***** Data provided
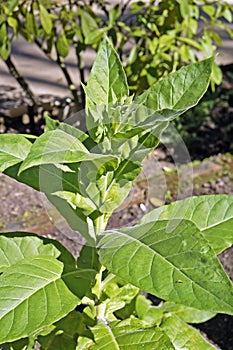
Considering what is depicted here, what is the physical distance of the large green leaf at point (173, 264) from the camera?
1011 millimetres

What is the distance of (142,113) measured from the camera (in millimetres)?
1205

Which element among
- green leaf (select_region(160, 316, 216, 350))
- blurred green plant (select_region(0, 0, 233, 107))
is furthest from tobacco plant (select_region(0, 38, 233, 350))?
blurred green plant (select_region(0, 0, 233, 107))

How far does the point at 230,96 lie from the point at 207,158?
1.18 metres

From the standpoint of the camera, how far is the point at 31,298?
3.93ft

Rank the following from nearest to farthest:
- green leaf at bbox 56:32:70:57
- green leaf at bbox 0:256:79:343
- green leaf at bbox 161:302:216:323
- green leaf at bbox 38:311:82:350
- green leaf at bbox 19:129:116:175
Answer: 1. green leaf at bbox 19:129:116:175
2. green leaf at bbox 0:256:79:343
3. green leaf at bbox 38:311:82:350
4. green leaf at bbox 161:302:216:323
5. green leaf at bbox 56:32:70:57

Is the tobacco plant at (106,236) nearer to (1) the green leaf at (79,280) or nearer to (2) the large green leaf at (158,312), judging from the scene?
(1) the green leaf at (79,280)

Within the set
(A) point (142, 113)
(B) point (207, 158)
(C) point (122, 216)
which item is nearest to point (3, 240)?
(A) point (142, 113)

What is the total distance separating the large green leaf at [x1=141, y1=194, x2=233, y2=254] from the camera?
1467 mm

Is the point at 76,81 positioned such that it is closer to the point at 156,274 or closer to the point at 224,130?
the point at 224,130

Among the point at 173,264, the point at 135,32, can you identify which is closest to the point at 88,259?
the point at 173,264

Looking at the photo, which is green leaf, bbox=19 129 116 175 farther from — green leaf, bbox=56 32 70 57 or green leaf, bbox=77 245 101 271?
green leaf, bbox=56 32 70 57

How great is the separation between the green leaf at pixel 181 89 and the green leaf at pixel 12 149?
286mm

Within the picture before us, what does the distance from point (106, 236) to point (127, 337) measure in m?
0.25

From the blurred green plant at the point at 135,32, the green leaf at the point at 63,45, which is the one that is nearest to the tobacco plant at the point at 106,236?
the blurred green plant at the point at 135,32
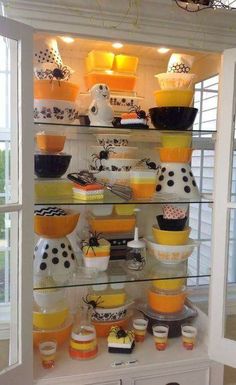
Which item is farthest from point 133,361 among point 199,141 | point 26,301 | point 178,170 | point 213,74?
point 213,74

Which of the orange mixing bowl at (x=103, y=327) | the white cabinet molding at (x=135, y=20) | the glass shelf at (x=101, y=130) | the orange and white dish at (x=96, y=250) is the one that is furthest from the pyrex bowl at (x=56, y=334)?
the white cabinet molding at (x=135, y=20)

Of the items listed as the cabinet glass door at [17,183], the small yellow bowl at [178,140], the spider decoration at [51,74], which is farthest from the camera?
the small yellow bowl at [178,140]

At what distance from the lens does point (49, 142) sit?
140 cm

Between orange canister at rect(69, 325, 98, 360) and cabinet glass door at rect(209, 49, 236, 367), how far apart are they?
487 millimetres

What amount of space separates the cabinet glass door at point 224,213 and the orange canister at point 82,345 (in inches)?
19.2

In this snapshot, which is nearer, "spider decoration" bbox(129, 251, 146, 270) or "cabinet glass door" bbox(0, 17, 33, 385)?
"cabinet glass door" bbox(0, 17, 33, 385)

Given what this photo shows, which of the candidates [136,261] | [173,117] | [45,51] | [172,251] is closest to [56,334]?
[136,261]

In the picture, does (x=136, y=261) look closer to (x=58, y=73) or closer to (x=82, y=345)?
(x=82, y=345)

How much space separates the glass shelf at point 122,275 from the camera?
1.40 meters

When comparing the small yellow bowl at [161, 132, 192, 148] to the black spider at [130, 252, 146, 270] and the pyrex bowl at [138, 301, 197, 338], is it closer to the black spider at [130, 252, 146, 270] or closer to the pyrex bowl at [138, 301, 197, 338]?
the black spider at [130, 252, 146, 270]

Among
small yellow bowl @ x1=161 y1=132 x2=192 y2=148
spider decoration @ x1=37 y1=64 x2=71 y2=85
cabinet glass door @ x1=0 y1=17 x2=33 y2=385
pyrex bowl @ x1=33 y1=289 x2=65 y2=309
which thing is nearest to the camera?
cabinet glass door @ x1=0 y1=17 x2=33 y2=385

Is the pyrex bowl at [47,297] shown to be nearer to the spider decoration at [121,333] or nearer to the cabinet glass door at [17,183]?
the cabinet glass door at [17,183]

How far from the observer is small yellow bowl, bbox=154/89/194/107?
1.44 m

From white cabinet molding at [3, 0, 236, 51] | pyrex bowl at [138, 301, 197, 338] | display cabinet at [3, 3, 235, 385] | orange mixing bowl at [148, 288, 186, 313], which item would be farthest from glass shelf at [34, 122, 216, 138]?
pyrex bowl at [138, 301, 197, 338]
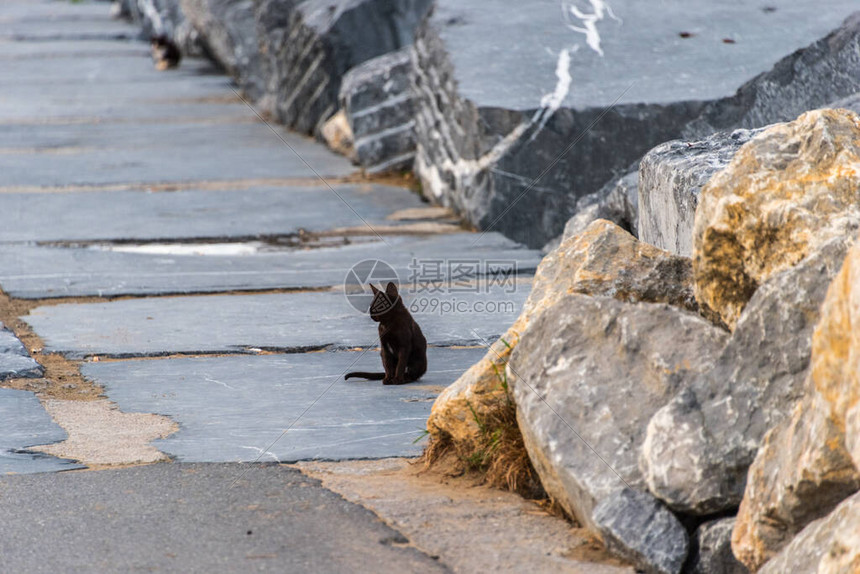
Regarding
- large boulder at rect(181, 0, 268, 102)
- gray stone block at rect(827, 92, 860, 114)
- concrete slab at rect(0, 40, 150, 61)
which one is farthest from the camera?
concrete slab at rect(0, 40, 150, 61)

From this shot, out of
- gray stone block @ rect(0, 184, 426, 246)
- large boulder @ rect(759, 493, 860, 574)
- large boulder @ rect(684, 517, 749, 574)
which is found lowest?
**********
Written task
Copy the rows from the line that contains "How far from" up to and including the last line of the rows, replacing "large boulder" with "big rock" and keeping everything else the same. Leave the pictures out of your answer.

Written answer
How far from the observer is small yellow bowl, bbox=154/89/194/107?
1.44 m

From white cabinet molding at [3, 0, 236, 51] | pyrex bowl at [138, 301, 197, 338] | display cabinet at [3, 3, 235, 385] | orange mixing bowl at [148, 288, 186, 313], which item would be farthest from glass shelf at [34, 122, 216, 138]?
pyrex bowl at [138, 301, 197, 338]
Regarding
- big rock at rect(181, 0, 268, 102)
- gray stone block at rect(827, 92, 860, 114)
- concrete slab at rect(0, 40, 150, 61)
which one is farthest from the camera?
concrete slab at rect(0, 40, 150, 61)

From this shot, out of
- gray stone block @ rect(0, 184, 426, 246)
- big rock @ rect(759, 493, 860, 574)
- big rock @ rect(684, 517, 749, 574)
which is found lowest?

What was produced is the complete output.